Успех был абсолютным. Кшиштоф достиг высочайшего статуса в европейском кино, встав рядом с такими гигантами, как Федерико Феллини, Ингмар Бергман и Луис Бунюэль. Он не хотел соревноваться с собственной славой. Его успех, последовавший за падением коммунизма, доказал, что искусство в свободной стране достигает большего, чем при диктатуре; для проповедников марксизма – и в Польше, и в Западной Европе – это был весьма неудобный пример.

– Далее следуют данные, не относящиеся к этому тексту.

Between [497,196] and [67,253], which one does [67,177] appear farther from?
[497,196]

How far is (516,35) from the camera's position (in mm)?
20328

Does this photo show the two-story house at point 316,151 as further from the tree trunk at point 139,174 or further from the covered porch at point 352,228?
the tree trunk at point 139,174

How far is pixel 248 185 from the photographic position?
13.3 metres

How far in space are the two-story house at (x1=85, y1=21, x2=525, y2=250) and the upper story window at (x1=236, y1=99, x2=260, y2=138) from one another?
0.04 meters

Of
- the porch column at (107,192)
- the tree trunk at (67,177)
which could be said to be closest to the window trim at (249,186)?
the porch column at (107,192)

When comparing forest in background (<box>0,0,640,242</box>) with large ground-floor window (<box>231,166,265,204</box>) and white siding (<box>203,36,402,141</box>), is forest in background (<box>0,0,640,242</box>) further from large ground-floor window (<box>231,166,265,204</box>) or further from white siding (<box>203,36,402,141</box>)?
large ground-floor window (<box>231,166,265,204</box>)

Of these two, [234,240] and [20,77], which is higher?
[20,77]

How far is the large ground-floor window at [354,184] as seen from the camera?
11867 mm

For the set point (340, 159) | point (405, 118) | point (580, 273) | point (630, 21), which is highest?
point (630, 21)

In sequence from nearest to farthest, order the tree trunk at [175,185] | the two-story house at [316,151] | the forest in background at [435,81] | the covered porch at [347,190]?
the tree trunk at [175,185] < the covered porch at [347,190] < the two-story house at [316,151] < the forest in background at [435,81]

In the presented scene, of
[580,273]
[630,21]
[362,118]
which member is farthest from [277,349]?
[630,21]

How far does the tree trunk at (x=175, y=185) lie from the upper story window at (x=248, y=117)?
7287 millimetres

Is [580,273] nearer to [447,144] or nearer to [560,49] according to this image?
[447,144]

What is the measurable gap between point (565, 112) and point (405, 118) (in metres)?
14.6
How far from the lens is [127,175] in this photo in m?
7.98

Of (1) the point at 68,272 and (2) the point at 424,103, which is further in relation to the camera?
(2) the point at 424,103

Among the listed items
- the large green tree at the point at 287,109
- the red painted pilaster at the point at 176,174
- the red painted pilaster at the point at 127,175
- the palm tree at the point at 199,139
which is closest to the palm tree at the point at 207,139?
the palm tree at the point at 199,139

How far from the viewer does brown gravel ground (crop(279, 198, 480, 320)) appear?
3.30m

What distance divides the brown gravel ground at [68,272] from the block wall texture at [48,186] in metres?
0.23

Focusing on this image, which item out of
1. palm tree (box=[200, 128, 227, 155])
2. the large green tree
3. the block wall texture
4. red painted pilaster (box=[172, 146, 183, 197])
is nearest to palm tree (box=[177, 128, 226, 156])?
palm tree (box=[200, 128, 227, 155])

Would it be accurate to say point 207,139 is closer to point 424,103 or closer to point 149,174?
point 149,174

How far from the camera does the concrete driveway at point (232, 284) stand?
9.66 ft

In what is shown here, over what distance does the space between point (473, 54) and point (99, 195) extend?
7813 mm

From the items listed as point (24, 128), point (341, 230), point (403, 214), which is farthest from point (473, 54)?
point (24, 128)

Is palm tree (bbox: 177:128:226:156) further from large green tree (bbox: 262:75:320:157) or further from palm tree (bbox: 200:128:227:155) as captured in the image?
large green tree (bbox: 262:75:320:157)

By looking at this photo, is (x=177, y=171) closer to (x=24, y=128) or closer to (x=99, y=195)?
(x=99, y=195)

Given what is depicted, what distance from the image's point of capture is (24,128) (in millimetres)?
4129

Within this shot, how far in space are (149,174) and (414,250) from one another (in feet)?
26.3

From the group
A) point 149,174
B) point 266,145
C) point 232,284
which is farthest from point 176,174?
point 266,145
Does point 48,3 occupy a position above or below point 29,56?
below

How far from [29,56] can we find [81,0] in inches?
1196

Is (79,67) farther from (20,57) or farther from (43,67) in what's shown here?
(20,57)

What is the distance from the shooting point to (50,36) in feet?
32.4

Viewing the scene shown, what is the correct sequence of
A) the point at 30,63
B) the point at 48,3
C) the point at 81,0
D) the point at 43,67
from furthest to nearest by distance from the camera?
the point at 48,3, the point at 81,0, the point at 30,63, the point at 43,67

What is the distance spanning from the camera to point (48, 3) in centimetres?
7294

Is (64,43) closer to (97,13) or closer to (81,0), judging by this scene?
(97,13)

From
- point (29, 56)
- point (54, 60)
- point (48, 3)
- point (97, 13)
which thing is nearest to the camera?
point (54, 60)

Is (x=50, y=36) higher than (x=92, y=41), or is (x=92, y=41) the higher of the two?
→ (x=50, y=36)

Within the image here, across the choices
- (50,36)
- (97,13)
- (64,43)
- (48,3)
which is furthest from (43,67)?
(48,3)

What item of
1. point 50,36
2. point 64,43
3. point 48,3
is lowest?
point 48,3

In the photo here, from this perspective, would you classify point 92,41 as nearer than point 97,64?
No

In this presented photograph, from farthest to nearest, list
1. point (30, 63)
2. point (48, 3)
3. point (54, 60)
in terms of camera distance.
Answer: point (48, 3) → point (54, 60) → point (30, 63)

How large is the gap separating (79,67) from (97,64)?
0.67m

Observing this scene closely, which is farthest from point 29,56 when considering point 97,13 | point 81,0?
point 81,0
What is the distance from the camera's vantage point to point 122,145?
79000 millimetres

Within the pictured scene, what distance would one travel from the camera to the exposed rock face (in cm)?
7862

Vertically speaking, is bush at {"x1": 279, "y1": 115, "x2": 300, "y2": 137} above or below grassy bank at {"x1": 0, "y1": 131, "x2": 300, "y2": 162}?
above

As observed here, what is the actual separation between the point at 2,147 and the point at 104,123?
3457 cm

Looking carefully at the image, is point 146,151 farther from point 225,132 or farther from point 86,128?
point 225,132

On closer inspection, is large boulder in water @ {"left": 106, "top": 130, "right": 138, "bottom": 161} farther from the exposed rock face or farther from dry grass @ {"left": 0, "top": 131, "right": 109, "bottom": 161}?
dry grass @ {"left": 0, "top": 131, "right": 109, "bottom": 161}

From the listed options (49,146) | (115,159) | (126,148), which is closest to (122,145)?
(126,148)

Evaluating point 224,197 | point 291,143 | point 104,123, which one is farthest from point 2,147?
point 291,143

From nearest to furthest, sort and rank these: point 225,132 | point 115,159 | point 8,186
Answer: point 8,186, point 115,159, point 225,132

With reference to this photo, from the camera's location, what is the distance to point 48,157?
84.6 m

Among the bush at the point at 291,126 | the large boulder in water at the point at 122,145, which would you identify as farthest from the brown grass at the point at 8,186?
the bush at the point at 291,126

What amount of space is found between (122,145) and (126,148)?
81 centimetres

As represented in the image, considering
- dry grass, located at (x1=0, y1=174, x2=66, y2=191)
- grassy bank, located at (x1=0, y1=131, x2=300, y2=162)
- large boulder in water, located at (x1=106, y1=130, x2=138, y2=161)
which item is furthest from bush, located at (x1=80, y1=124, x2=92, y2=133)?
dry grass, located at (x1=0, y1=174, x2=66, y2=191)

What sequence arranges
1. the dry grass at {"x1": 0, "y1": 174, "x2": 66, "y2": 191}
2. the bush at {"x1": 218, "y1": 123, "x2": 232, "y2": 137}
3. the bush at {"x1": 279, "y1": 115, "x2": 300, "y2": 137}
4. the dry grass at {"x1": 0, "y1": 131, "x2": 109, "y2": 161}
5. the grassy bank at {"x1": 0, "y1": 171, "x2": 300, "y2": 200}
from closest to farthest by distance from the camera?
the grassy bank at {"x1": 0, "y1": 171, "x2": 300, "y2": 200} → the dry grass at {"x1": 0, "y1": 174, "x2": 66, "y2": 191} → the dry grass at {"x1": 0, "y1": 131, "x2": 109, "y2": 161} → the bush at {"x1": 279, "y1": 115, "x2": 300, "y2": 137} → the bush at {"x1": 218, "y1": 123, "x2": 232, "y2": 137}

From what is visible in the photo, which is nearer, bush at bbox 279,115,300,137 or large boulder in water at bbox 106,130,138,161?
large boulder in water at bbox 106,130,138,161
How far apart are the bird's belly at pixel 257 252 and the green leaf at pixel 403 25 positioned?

По пословице, нет пророка в своем отечестве. Чем более знаменит он становился в мире, тем с большей неприязнью относились к нему в Польше – в той подлой, грязной манере, которая характеризует ад польской жизни. Кшиштоф устал от мира и не находил радости в родной стране. Страдал ли он? Наверное, лучше сказать, испытывал брезгливость, презрение и стыд за людей, выставлявших напоказ собственную посредственность – лишь бы написать какую-нибудь гадость. У него на студии лежали груды таких статеек. Мне было бы стыдно перелистать их сегодня: там есть не только неизвестные подписи.

Когда понимаешь, что Кшиштофа больше нет, все это становится таким пошлым и незначительным; пожалуй, теперь можно было бы пожалеть Польшу за ее расточительность и закрыть занавес.

Я, думаю, так бы и поступил, если бы не помнил, что сам Кшиштоф всегда называл вещи своими именами, точно и беспощадно. И справедливо. Не для того, чтобы умалить, но чтобы заставить других задуматься над тем, что они делают, зачем превращают Польшу в ад и увеличивают несовершенство мира, – чудовищность которого столь велика, что требуется величайшая любовь к людям, чтобы не сдаться. Кшиштоф очень любил людей. И поэтому был тверд и прям с ними.